**Records supplied**
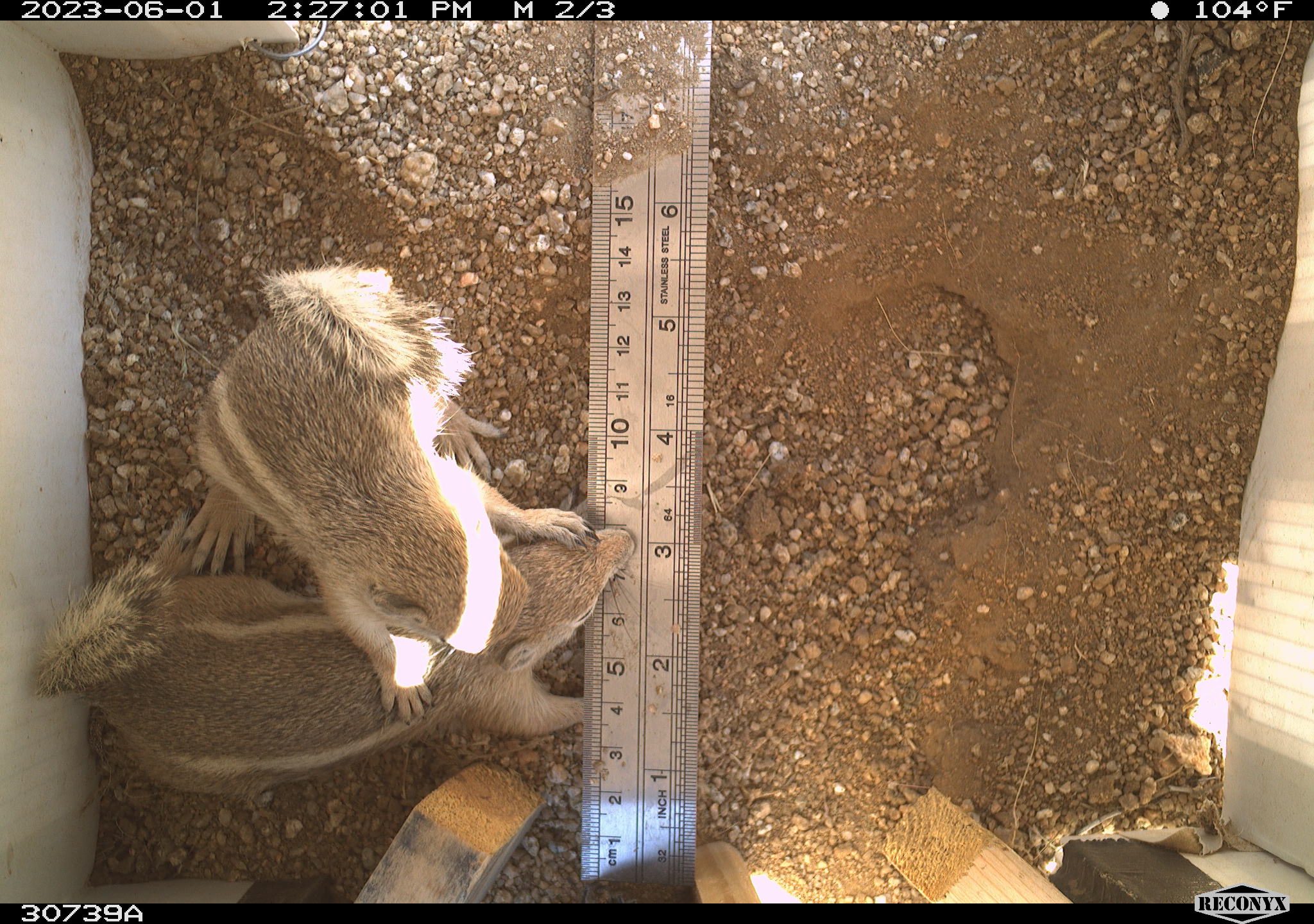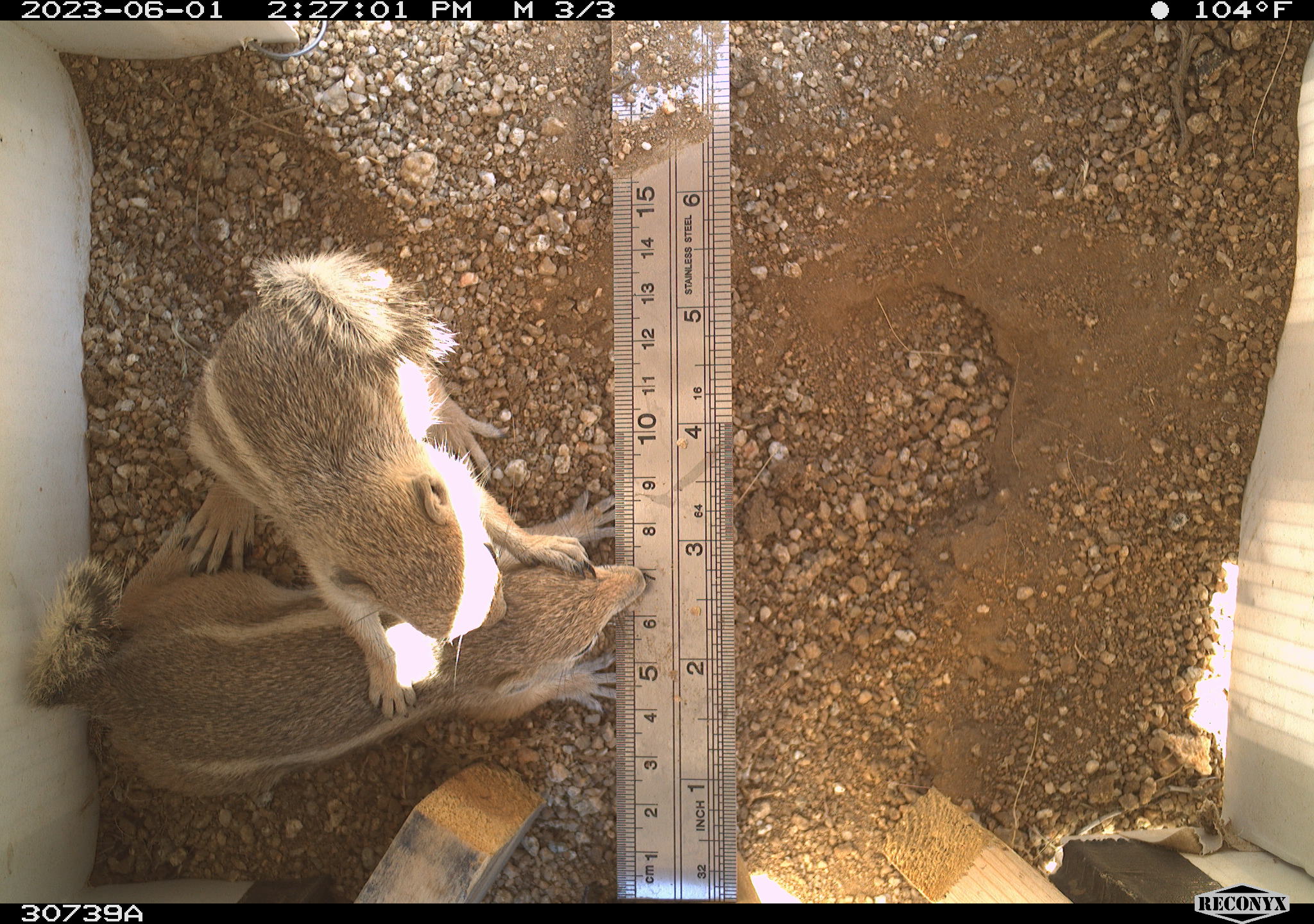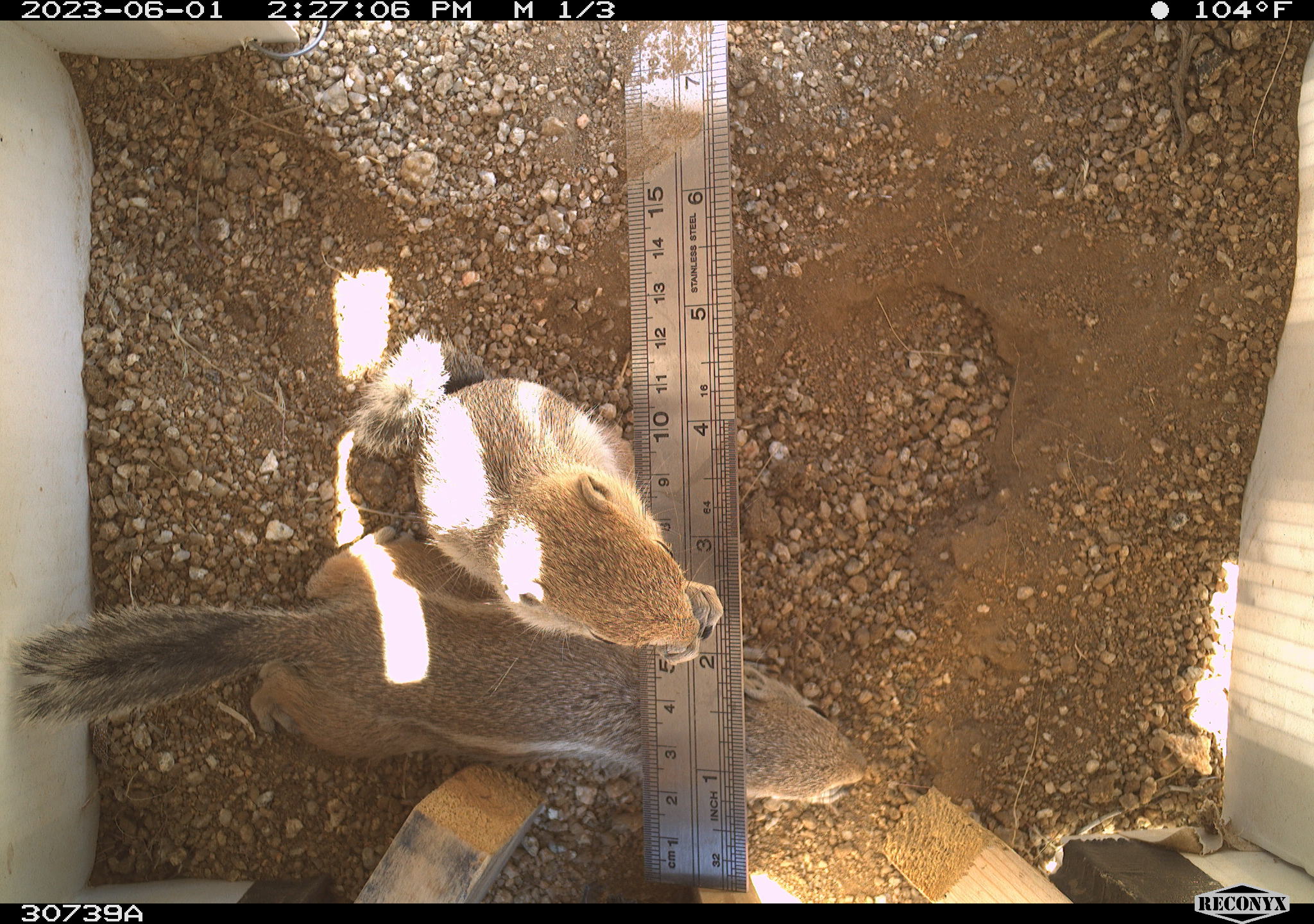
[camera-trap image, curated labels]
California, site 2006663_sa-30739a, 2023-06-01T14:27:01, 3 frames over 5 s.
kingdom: Animalia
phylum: Chordata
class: Mammalia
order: Rodentia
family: Sciuridae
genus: Ammospermophilus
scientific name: Ammospermophilus leucurus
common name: white-tailed antelope squirrel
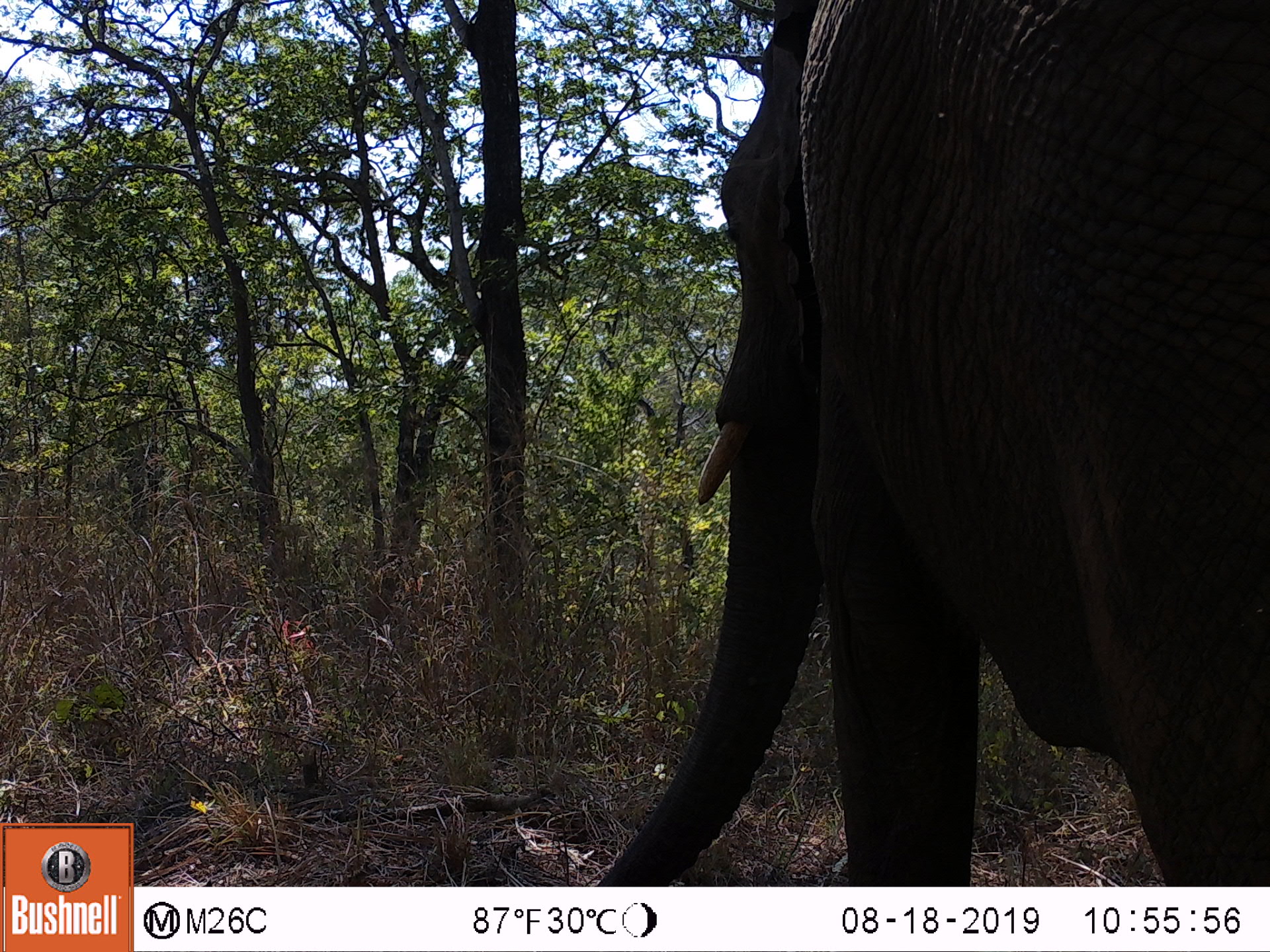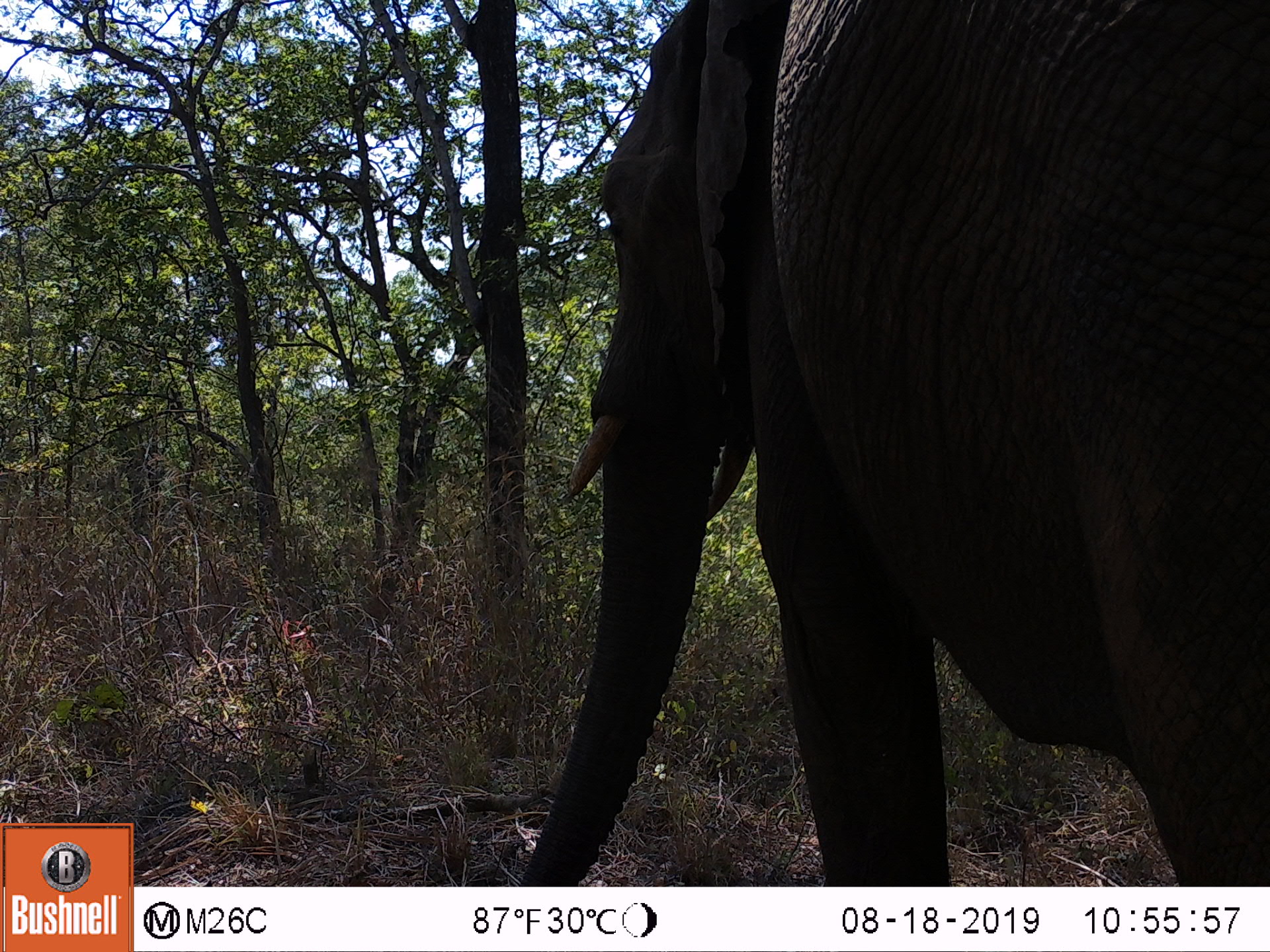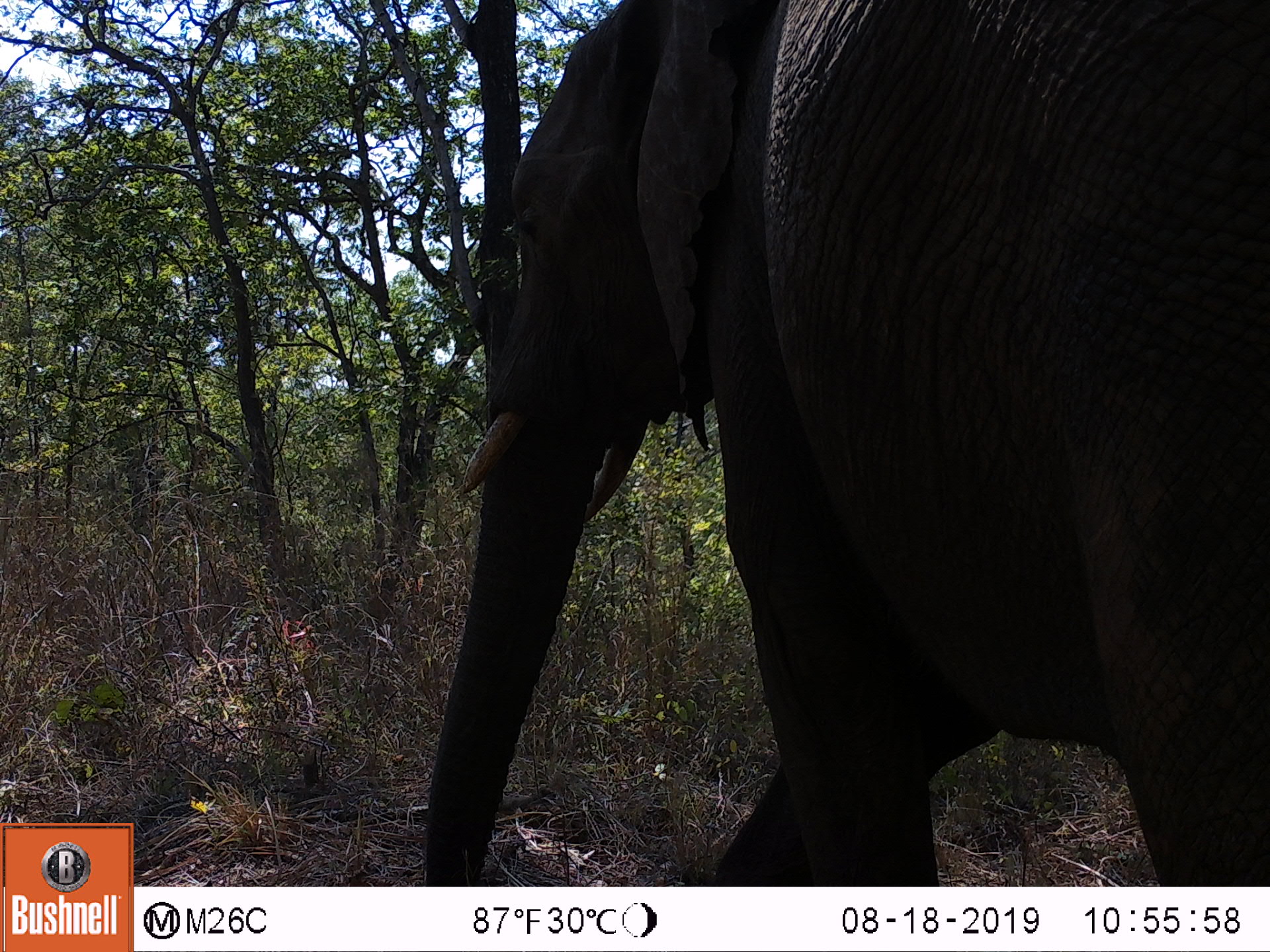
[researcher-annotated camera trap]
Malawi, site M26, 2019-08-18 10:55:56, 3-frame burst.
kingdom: Animalia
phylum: Chordata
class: Mammalia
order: Proboscidea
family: Elephantidae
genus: Loxodonta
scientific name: Loxodonta africana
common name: african savanna elephant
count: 1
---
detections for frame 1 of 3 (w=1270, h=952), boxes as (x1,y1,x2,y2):
african savanna elephant: (612,5,1265,880)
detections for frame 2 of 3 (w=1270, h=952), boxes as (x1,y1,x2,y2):
african savanna elephant: (526,3,1265,880)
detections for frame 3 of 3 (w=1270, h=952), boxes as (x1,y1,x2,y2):
african savanna elephant: (423,1,1263,883)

**What you have to do**
Images are to be left out; everything else in the material must be written out exactly.

**Written response**
[camera-trap image, curated labels]
California, site 2006663_sa-30739a, 2023-06-01T14:27:01, 3 frames over 5 s.
kingdom: Animalia
phylum: Chordata
class: Mammalia
order: Rodentia
family: Sciuridae
genus: Ammospermophilus
scientific name: Ammospermophilus leucurus
common name: white-tailed antelope squirrel
[researcher-annotated camera trap]
Malawi, site M26, 2019-08-18 10:55:56, 3-frame burst.
kingdom: Animalia
phylum: Chordata
class: Mammalia
order: Proboscidea
family: Elephantidae
genus: Loxodonta
scientific name: Loxodonta africana
common name: african savanna elephant
count: 1
---
detections for frame 1 of 3 (w=1270, h=952), boxes as (x1,y1,x2,y2):
african savanna elephant: (612,5,1265,880)
detections for frame 2 of 3 (w=1270, h=952), boxes as (x1,y1,x2,y2):
african savanna elephant: (526,3,1265,880)
detections for frame 3 of 3 (w=1270, h=952), boxes as (x1,y1,x2,y2):
african savanna elephant: (423,1,1263,883)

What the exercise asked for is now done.